Talk is cheaper than action.
Sergeant Best leads the charge, screaming into battle. And a hero’s death.
Guns are best approached from behind. Everyone knows that, including the enemy. So stop and think. How to approach blazing guns without turning yourself into chopped steak?
Sarge is certain it can’t be done. Charge!
Whoa! Hold on there a minute, Sarge. Think!
Think of a way to approach the guns safely. Better still, think of a way not to approach the guns at all. Let’s talk.
“Okay,” says Sarge, as if talking to a bratty two year old, “We’ll talk. Let the enemy attack. You want to talk.”
And there you have it. Talk and do nothing, or rush to action. (Better still, have Sarge rush for you.)
Talk without action is like skipping your turn at chess. What should happen, doesn’t, and what shouldn’t happen, does.
And action without talk is like chess on a motorbike. There’s plenty of movement, but not a great game.
Talk is a costless way to test actions before investing in them fully—like keeping your finger on a chess piece before committing to a move. More importantly, talking is a way to shape your actions for best effect. To accomplish something that actually matters.
A divide is where different cultures meet—and clash.
The clash often starts innocently enough. Someone says, “Here’s what I think.” Then someone answers. “You’re wrong!” Conversation ends. Clash begins.
“Look at those amazing storm clouds!” The reply, “What lousy weather!”
Or, “I’m voting for so-and-so.” The reply, “Are you insane?”

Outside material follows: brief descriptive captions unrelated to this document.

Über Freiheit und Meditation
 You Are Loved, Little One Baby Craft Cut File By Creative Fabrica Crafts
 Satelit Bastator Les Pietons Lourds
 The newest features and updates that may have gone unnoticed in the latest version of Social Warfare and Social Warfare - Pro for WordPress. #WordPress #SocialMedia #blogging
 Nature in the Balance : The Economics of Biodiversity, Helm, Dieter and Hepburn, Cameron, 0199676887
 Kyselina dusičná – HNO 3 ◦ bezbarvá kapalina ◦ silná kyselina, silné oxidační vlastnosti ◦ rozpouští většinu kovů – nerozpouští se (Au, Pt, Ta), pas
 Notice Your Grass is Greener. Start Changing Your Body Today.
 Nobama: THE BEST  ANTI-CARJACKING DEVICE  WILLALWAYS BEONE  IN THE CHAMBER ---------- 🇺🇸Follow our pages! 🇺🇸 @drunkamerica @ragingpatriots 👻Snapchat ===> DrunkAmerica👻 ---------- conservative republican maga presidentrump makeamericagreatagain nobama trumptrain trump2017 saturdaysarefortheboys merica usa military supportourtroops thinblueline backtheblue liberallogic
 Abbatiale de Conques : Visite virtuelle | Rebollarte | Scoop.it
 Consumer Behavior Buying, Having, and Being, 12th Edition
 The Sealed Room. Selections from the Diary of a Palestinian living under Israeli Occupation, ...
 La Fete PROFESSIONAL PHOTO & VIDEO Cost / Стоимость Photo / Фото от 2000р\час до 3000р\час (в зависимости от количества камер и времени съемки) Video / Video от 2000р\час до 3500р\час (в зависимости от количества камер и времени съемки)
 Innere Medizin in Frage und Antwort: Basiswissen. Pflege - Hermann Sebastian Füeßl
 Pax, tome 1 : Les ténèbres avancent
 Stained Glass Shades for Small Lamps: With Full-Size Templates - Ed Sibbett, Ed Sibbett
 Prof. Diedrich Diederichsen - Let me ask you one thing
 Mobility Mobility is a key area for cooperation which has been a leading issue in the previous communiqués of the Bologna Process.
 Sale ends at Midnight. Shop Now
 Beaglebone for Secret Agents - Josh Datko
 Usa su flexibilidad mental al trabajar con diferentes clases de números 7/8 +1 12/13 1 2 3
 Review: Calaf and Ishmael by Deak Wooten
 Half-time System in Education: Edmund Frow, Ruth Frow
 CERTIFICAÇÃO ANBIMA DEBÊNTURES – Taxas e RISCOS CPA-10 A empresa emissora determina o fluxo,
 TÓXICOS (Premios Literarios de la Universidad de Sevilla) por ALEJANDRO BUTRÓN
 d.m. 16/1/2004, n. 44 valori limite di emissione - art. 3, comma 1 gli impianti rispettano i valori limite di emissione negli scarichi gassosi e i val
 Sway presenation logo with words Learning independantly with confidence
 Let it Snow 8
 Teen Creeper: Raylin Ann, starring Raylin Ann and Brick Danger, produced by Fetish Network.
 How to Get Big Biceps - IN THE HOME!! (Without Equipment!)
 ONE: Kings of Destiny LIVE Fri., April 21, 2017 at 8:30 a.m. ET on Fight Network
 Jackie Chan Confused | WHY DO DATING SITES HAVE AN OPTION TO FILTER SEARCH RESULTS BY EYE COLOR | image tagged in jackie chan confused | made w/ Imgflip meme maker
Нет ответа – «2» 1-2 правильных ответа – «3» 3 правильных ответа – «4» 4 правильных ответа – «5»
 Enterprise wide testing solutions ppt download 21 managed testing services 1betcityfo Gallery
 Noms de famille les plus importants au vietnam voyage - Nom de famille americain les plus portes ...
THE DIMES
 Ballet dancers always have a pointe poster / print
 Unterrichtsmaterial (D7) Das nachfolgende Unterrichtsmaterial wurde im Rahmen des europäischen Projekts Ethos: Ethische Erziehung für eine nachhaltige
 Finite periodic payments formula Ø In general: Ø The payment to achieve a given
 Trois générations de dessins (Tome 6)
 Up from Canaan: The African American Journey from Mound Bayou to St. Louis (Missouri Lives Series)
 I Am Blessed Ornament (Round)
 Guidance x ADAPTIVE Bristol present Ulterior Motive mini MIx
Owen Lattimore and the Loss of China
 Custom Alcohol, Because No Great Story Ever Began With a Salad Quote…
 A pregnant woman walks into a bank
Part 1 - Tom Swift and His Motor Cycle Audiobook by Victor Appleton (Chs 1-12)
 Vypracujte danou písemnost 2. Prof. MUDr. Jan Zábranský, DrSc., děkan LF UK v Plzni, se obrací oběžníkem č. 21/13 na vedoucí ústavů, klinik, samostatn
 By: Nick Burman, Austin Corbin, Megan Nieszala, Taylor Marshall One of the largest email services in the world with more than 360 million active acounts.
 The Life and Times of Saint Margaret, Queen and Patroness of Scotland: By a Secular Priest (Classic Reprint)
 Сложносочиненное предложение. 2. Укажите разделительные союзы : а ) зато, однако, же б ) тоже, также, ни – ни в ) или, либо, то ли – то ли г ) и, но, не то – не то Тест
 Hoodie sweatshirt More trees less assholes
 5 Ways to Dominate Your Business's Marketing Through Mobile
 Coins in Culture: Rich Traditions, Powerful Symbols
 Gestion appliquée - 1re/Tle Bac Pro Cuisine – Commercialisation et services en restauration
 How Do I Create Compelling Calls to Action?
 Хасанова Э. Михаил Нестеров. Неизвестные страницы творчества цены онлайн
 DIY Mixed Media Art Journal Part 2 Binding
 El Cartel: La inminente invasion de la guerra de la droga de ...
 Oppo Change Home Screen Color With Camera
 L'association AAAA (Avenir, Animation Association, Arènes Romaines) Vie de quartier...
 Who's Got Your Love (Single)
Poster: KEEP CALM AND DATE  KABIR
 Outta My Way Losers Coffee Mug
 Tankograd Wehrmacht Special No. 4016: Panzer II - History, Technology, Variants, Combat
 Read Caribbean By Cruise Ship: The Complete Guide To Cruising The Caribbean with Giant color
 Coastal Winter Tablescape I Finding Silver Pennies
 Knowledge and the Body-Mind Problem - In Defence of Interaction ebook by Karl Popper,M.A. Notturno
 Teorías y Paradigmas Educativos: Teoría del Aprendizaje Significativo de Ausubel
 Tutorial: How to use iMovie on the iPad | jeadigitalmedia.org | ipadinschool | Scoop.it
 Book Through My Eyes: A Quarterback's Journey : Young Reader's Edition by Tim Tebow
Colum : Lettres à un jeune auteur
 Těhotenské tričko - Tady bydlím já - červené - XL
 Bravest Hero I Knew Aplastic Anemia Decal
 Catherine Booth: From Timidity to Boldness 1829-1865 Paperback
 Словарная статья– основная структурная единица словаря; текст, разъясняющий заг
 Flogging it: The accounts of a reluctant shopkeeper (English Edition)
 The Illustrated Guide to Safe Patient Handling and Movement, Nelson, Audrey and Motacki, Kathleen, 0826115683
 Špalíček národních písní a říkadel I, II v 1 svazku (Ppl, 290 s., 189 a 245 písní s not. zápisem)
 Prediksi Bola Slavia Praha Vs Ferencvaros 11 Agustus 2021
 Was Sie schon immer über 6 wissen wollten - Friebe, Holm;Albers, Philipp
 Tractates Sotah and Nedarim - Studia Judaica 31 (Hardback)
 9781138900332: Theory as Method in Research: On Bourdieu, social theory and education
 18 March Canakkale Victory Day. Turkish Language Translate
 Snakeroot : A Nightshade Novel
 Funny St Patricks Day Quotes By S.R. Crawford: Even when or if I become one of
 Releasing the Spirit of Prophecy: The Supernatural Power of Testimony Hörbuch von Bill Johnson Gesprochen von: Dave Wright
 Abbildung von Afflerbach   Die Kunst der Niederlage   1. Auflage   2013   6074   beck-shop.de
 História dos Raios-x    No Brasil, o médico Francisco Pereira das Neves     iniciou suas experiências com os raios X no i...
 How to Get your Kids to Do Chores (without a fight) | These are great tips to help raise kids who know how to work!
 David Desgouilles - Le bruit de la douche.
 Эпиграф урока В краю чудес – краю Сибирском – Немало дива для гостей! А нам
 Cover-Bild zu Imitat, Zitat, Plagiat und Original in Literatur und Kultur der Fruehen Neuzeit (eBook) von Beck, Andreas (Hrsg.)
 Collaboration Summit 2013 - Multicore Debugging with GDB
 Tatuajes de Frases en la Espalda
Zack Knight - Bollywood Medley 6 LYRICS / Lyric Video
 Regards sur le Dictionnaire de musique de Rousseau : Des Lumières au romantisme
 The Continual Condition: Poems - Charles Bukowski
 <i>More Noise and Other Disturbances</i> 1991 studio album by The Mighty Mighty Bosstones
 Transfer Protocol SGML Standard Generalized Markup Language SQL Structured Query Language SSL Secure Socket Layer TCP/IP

Each reply takes what was said into a context for which it was not intended. “Those amazing storm clouds” aren’t amazing if felt as lousy weather, and voting for so-and-so isn’t sane if so-and-so looks as crooked as a bent nail.
Playing catch, one person gently tosses a ball. The other person rips it back! No problem. The first person tosses gently again. The second rips it back!
This sounds like an argument but it isn’t. The parent throws gently. The toddler throws hard.
Would it be an argument if the parent perceives hard throws from the toddler as weak and inaccurate while the toddler perceives soft throws from the parent as painful and scary?
Not necessarily. The parent dives for every groundball, making both parent and child laugh. And children often enjoy scary rides. Even when they hurt a bit.
Two adults play catch. One tosses gently. The other throws hard. Ouch! It hurts.
No problem. The first player tosses gently again. The second player takes the hint.
If a divide is a clash of cultures, crossing a divide is a blending of cultures.
Does this blending of cultures weaken your culture? Are you afraid it will sap you of your convictions or convert you? Will it, at best, be an absolute waste of your time?
Ideas flow freely when you lower your defenses. And the risks with dialogue are no greater than when you immerse yourself in a movie or book.
The risks with dialogue are less than the risks of immersing yourself in a movie or book. Because with dialogue, ideas flow both ways.
There is often a sharp divide between those who enjoy sitting around talking, and those who are impatient to get out and do something. Talkers frustrate doers with huge questions that seem to lead nowhere. Doers exhort talkers to get on with it already. (Or they get up and leave.)
Talkers want to talk and doers want to do. And so they should. Talkers should talk. Doers should do. Everyone cleaves to their strengths.
How do you put the two strengths together? By including both. Agree on a process before embarking on it.